Casi a todas las personas les gustan las artes plásticas,
sino coleccionarlas cuando menos admirarlas en los museos, los templos o las
propias calles. Cuando las obras son figurativas, cualquiera es experto, basta
tomar como base El David o la Venus de Milo, cuerpos perfectos con
proporciones minuciosamente cuidadas, para darse una idea de belleza, de esa
belleza humana que los escultores han trasladado a la piedra por milenios.
Los nazis fueron grandes admiradores del arte
figurativo apegado al clasicismo. Podían fácilmente admirar su belleza, como
cualquier iletrado o letrado idiota. Pero despotricaron contra el arte
abstracto porque sencillamente no lo entendían. Sus mentes acotadas por un
endurecido fanatismo no los dejaban ver arte en lo que no parecía arte griego o
romano.
Pero los nazis no son los únicos que se hallan en
problemas con el arte abstracto. Le puede ocurrir a cualquiera. Porque,
sencillamente, admirar una obra perfectamente estilizada es sencillo, pero
hallar la belleza e incluso recibir un mensaje o un guiño de una obra
abstracta, que coquetea con la fealdad, el misterio, la broma y la farsa no es
cosa fácil. Nada fácil.
Más todavía, el primer problema surge al pretender
determinar si una piedra mal aporreada que se asemeja a una forma humana es
arte. Para decir que sí hace falta no tener miedo al ridículo y a eventuales críticas.

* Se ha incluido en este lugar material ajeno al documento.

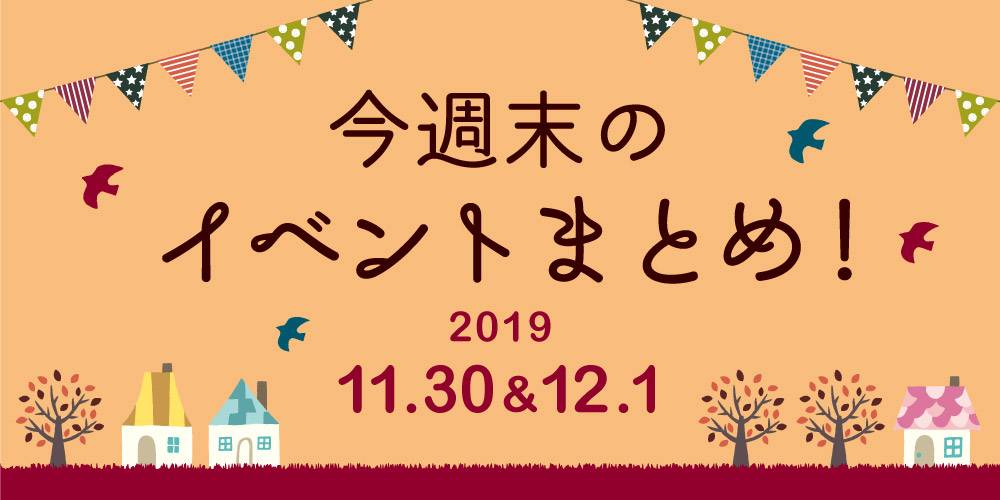 今週末はここへ行こう！ イベントまとめ 【2019年11月30日(土)･12月1日(日)】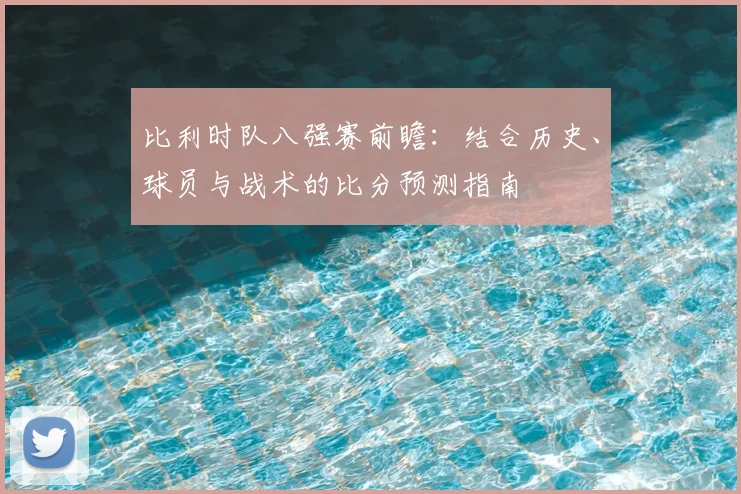 比利时队八强赛前瞻:结合历史、球员与战术的比分预测指南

Porque el arte en esta fase es motivo de una enorme subjetividad por parte de
los espectadores. Algunos pueden decir que sí, otros que no, otros que sí pero
que no tanto, otros que vale mucho, otros que no vale nada, y etc y etc.
¿Cómo salir al paso en semejante dilema? Aparentemente
es fácil, la pieza debe gustarnos, transmitirnos algo. Si eso ocurre, es arte,
y no importa que para muchos más no lo sea. Las obras de arte, las buenas y las malas, siempre
reciben casi por igual críticas buenas y malas.